:: To do ::
Pictures in the entries below are to be left out; otherwise, reproduce exactly the lines from the first through the line containing "Poszukujemy bezkręowców ukrytych".

----- Source material -----

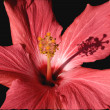 Pink Hibiscus Close Up Macro - Stock Photo
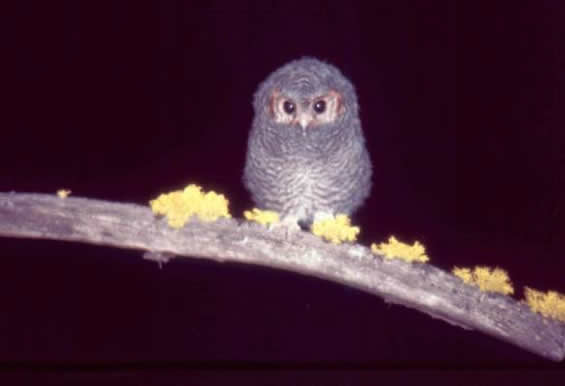 Photo of a Flammulated Owl showing a juvenile.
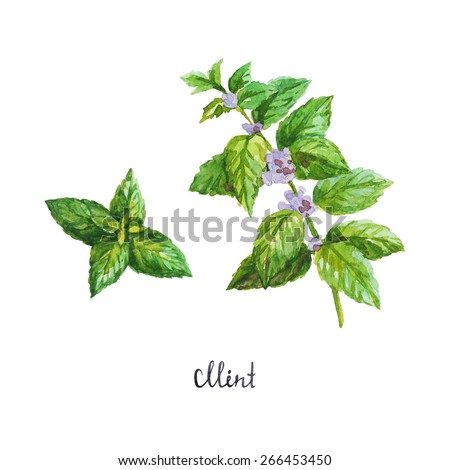 mint. watercolor illustration - stock vector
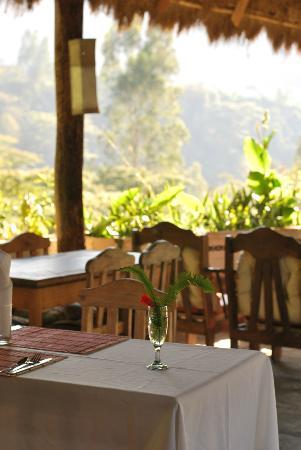 Eco Quechua Lodge: Area de restaurante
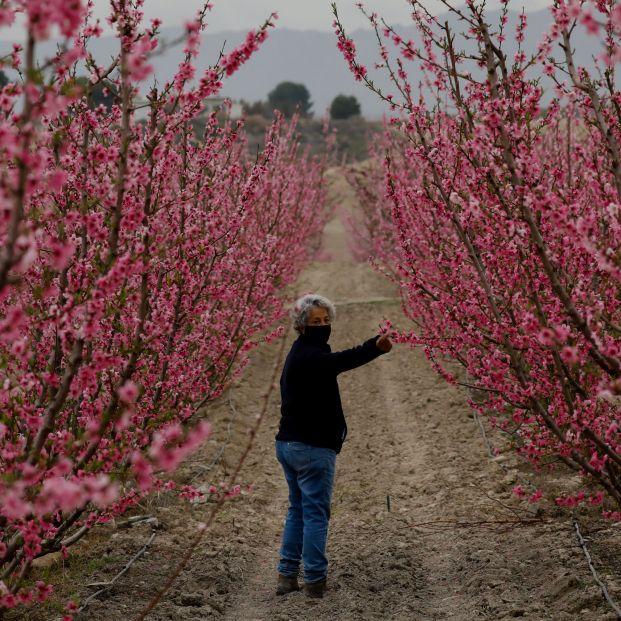 La primavera arranca este sábado a las 10:37 y tendrá una duración de 92 días y 18 horas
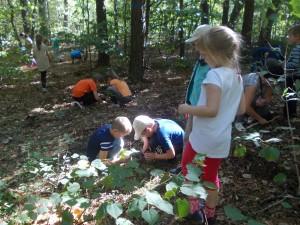 Poszukujemy bezkręowców ukrytych w ściółce leśnej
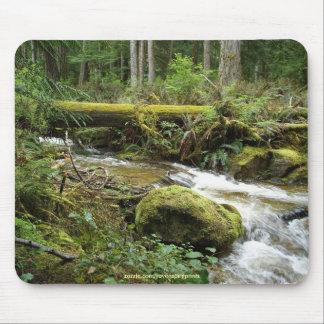 Wildnis-Natur-Foto des Regenwald-Strom-II Mousepad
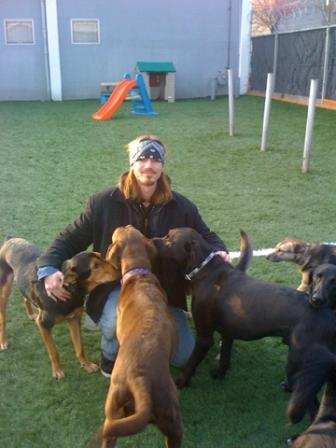 play groups-dogs dig it.jpg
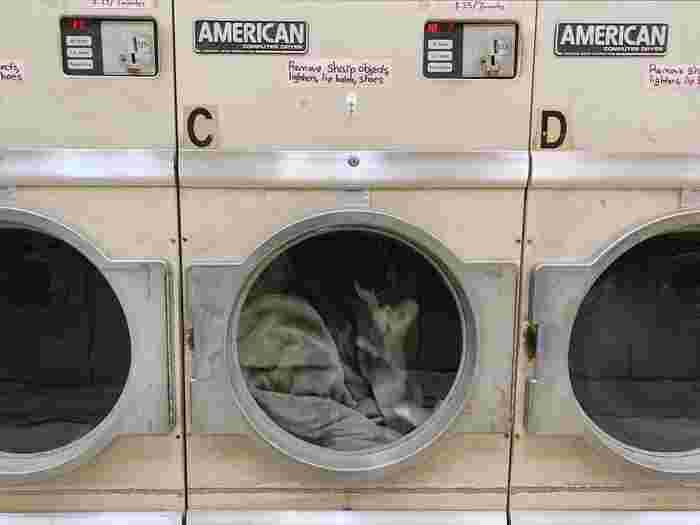 容量や重さが分からない場合は、実際に洗濯機に入れてみて、隙間が20%以上あれば、洗うことが可能です。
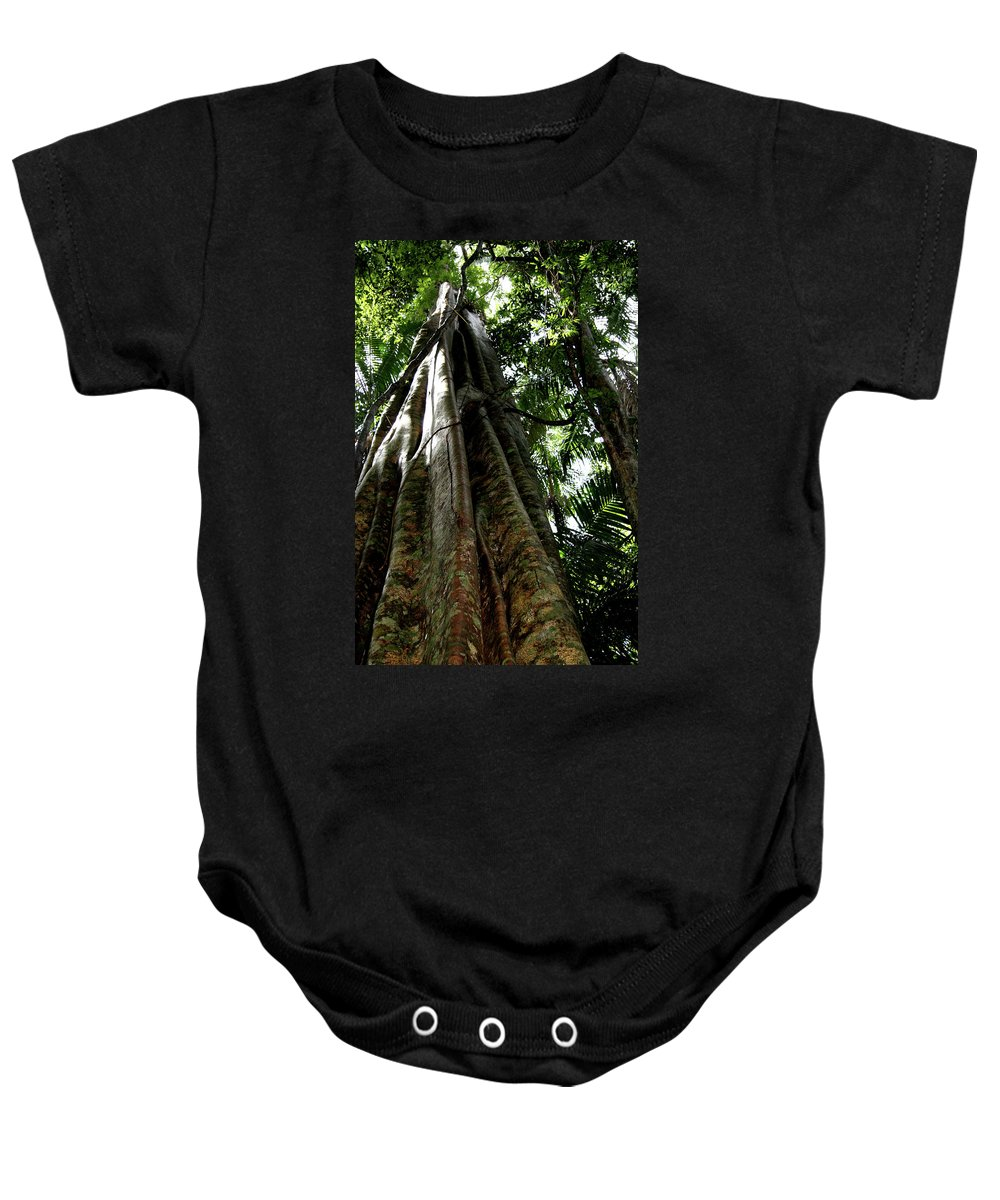 Old Trees Baby Onesie featuring the photograph Grand Old Lady by Karen Elzinga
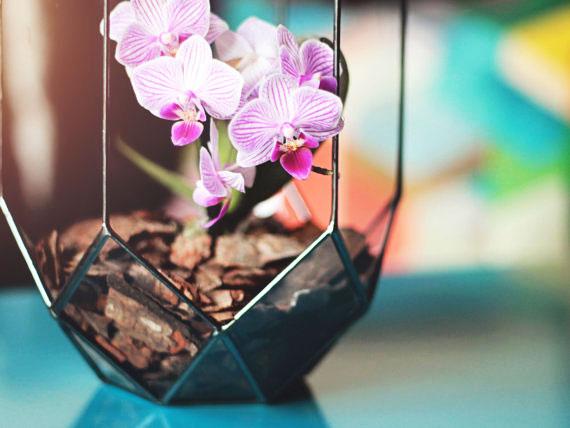 13, vase, geometric, terrarium, orchid, glass, metal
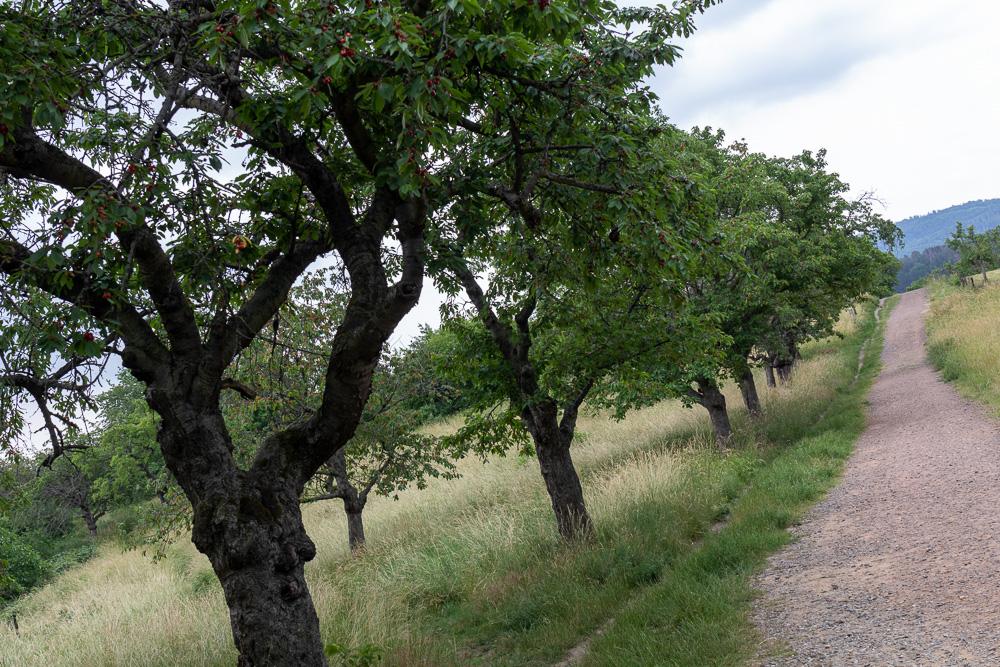 Kirschbäume am Hamburger Wappen – Harzer Wandernadel Stempelstelle HWN 74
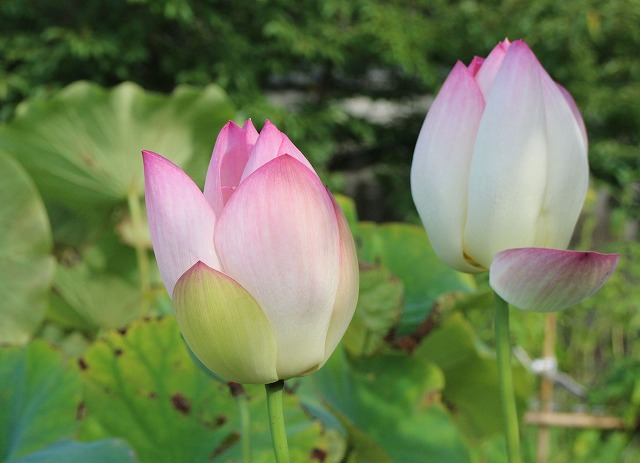 蓮の花2輪 蕾 27.8.22
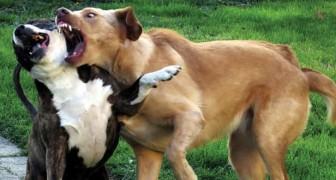 Ein Tierarzt zeigt 6 sichere Methoden, um einen Streit unter Hunden zu beenden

-----

:: Solution below ::
 Pink Hibiscus Close Up Macro - Stock Photo
 Photo of a Flammulated Owl showing a juvenile.
 mint. watercolor illustration - stock vector
 Eco Quechua Lodge: Area de restaurante
 La primavera arranca este sábado a las 10:37 y tendrá una duración de 92 días y 18 horas
 Poszukujemy bezkręowców ukrytych w ściółce leśnej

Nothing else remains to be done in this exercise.